Watson’s attorney, Rusty Hardin, previously told USA TODAY Sports that this was a personal preference for Watson and not evidence of any unwanted intentions. “He always made it clear that for comfort reasons he wanted as few suits as possible that still covered him,” Hardin said in June.
‘Why did you bring a towel?’
Watson was also asked about it in the May deposition.
“Why did you bring a towel?” plaintiff’s attorney Maria Holmes asked him.
“Because it was – we talked on the phone and I told her I was bringing a towel,” he replied. “We communicated with that and that’s the way it was.”
His turban habit is known in some circles as the “turban trick” and was mentioned in pre-trial testimony by a Houston police detective who investigated the complaints. about Watson’s behavior.
In another case, Watson testified during one arrest he drove about 25 miles south of Houston to get a massage at a woman’s mother’s home, where he brought a towel and a deal. do not disclose to the woman to sign.
“You’re sitting there in your car, in Manvel, (Texas), with a towel and your NDA waiting for her, aren’t you?” Buzbee asked him.

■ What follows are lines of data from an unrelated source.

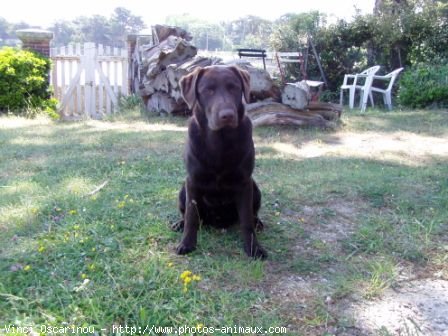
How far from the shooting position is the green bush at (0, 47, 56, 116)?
945 cm

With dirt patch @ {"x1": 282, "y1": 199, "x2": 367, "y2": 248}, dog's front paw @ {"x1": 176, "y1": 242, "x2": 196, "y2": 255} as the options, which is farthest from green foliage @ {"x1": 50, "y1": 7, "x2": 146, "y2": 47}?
dog's front paw @ {"x1": 176, "y1": 242, "x2": 196, "y2": 255}

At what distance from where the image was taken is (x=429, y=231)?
333 cm

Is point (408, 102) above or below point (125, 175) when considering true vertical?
above

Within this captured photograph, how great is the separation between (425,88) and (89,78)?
807 cm

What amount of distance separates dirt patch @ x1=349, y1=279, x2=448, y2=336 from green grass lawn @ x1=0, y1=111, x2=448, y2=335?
0.22ft

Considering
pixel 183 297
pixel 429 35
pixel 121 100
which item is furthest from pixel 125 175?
pixel 429 35

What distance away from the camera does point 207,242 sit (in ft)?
10.3

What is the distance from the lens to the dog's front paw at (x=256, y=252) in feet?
9.56

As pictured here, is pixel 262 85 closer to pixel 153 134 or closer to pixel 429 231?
pixel 153 134

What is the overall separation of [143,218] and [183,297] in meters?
1.24

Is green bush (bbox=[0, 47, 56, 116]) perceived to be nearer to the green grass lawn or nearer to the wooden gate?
the wooden gate

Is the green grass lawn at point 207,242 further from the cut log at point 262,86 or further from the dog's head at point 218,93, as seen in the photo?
the cut log at point 262,86

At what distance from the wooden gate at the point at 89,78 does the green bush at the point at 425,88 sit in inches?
273

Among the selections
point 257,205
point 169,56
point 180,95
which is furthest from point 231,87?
point 169,56
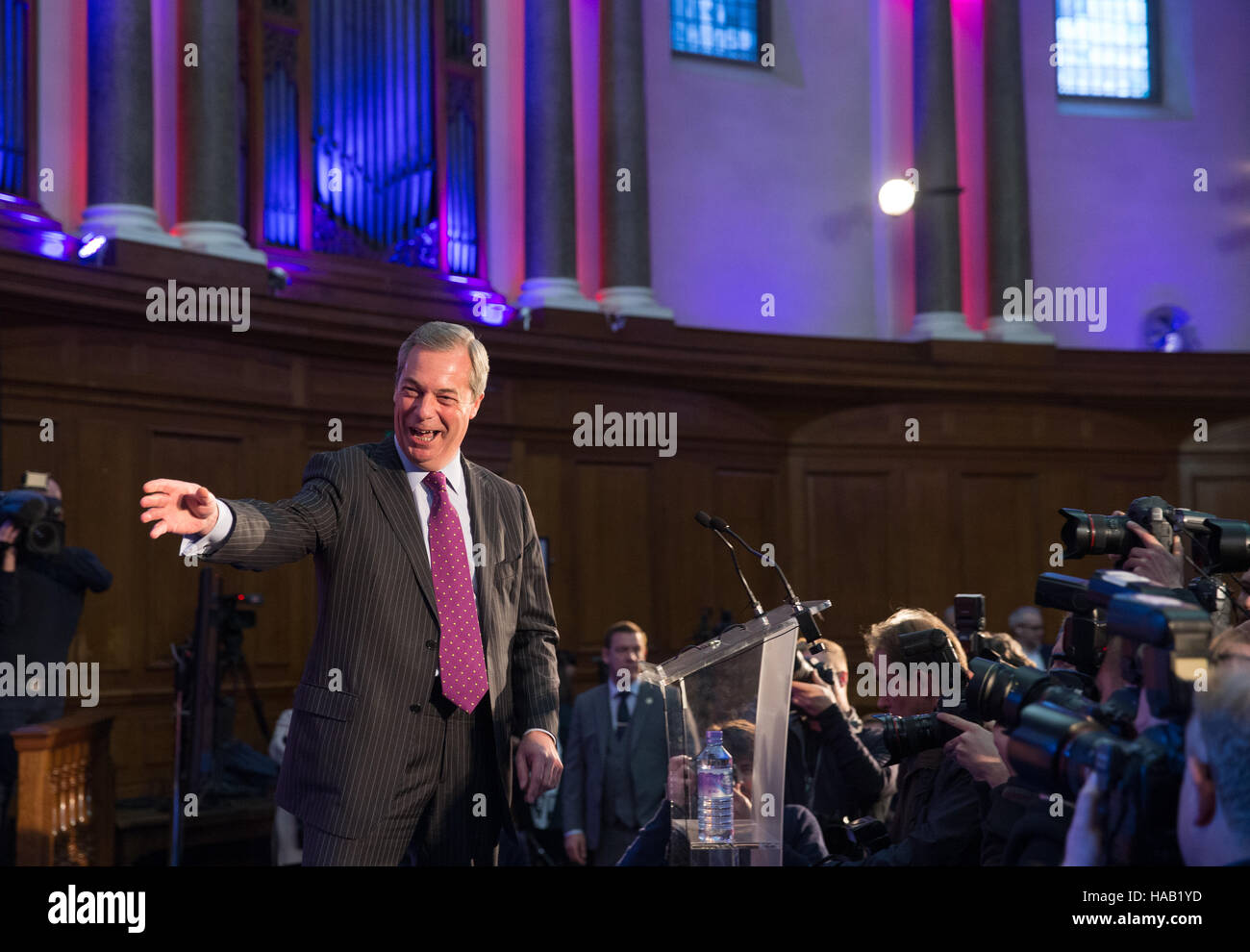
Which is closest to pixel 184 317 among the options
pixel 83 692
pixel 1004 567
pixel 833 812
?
pixel 83 692

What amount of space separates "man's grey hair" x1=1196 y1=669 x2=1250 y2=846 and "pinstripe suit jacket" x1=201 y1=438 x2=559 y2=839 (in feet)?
4.44

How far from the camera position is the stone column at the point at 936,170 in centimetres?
927

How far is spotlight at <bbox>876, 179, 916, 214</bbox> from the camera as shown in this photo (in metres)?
8.91

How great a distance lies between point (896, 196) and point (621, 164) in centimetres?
190

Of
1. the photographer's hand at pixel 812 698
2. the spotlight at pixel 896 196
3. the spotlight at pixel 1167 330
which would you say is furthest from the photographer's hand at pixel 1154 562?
the spotlight at pixel 1167 330

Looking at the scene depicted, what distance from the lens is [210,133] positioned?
680cm

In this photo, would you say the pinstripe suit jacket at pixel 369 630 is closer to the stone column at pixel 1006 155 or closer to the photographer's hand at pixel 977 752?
the photographer's hand at pixel 977 752

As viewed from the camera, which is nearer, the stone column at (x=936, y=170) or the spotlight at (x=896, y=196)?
the spotlight at (x=896, y=196)

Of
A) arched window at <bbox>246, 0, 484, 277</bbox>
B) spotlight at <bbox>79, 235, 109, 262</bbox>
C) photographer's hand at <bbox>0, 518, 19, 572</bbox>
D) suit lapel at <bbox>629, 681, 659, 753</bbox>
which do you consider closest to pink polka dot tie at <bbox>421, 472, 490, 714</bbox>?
photographer's hand at <bbox>0, 518, 19, 572</bbox>

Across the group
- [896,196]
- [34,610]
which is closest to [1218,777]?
[34,610]

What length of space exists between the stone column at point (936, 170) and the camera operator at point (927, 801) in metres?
6.20

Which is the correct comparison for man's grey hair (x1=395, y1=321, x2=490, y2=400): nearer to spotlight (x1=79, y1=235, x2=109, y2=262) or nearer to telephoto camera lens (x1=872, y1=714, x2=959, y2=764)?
telephoto camera lens (x1=872, y1=714, x2=959, y2=764)

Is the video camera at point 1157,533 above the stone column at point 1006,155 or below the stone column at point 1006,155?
below
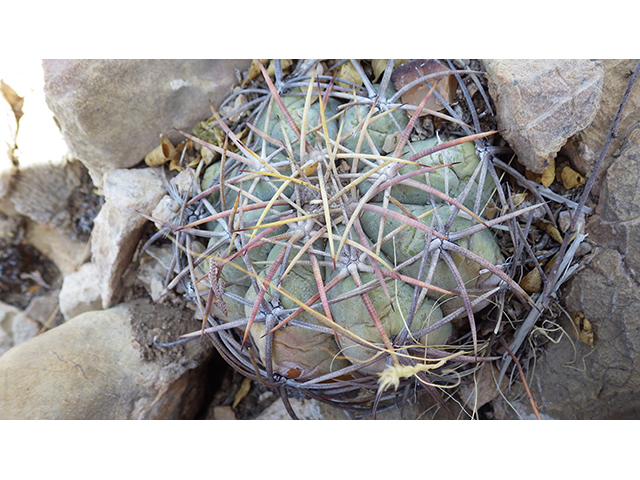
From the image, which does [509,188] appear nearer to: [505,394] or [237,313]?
[505,394]

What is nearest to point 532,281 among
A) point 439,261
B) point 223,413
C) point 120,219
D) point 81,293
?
point 439,261

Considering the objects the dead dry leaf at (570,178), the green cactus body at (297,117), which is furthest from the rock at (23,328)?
the dead dry leaf at (570,178)

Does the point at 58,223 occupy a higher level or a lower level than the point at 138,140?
lower

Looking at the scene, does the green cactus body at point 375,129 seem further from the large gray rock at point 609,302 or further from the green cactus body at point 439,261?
the large gray rock at point 609,302

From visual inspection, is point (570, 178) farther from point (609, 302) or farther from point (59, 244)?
point (59, 244)

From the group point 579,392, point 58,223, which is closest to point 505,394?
point 579,392

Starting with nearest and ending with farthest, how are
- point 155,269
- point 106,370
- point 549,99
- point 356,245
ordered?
point 356,245
point 549,99
point 106,370
point 155,269
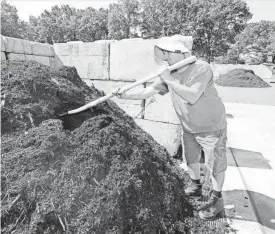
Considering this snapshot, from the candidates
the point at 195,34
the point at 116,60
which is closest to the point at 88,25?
the point at 195,34

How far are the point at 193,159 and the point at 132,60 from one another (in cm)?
174

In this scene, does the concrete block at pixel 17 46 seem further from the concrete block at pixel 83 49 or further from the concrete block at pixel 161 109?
the concrete block at pixel 161 109

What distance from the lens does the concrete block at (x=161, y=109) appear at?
10.3 feet

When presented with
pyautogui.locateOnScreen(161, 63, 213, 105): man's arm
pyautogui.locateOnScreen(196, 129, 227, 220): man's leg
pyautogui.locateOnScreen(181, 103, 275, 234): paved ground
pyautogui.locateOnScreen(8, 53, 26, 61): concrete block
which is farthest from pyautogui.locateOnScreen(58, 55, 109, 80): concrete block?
pyautogui.locateOnScreen(181, 103, 275, 234): paved ground

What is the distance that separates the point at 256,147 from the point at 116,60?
297cm

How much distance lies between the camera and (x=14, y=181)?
149cm

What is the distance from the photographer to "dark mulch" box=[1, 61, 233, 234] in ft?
4.74

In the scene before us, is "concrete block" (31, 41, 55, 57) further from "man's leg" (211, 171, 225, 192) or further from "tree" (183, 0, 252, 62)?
"tree" (183, 0, 252, 62)

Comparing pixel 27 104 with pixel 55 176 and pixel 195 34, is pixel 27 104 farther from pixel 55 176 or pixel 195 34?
pixel 195 34

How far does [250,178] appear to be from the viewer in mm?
2863

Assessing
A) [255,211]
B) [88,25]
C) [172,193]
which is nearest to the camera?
[172,193]

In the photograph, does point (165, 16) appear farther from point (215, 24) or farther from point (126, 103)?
point (126, 103)

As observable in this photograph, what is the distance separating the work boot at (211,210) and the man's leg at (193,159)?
27 centimetres

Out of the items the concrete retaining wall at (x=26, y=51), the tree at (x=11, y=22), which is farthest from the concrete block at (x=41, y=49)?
the tree at (x=11, y=22)
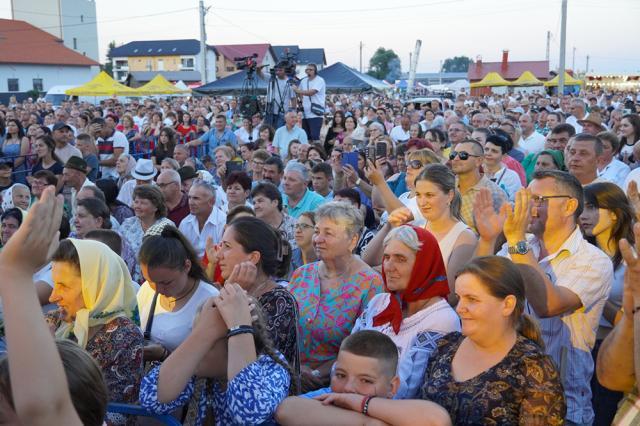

“I guess if you make it seem so, yes sir,” replied Watson.
That case and the Solis case are among the four highlighted by the NFL in this disciplinary action against Robinson, according to clues in her ruling.
An expert in the massage and spa industry told USA TODAY Sports that most masseuses use single-size sheets to cover, often with blankets on top.
Expert Felicia Brown, who was not involved in the Watson case, said: “Those who use towels often use beach towels, bath towels or large towels. “Hand towels and washcloths are not generally used to clean the groin area because they do not provide enough coverage, warmth, or boundaries for a massage.”
Curtains are designed to provide warmth, privacy and humility to their clients, device hygiene, and physical boundaries between therapist and client, she said.
“It is quite rare for clients to bring their own towels or sheets when they go for a massage, and it is unlikely that a female masseuse would feel comfortable with a male client doing so,” she said.
In his ruling, Robinson noted Watson required therapists to use towels to cover his private areas instead of the more commonly used sheet.
“Mr. Watson often provides his own towels, which are variously described as ‘medium/small’ towels or ‘Gatorade’ towels,” writes Robinson.
The NFL had previously sought an indefinite suspension for at least one season and could appeal Robinson’s ruling to extend it by more than six games.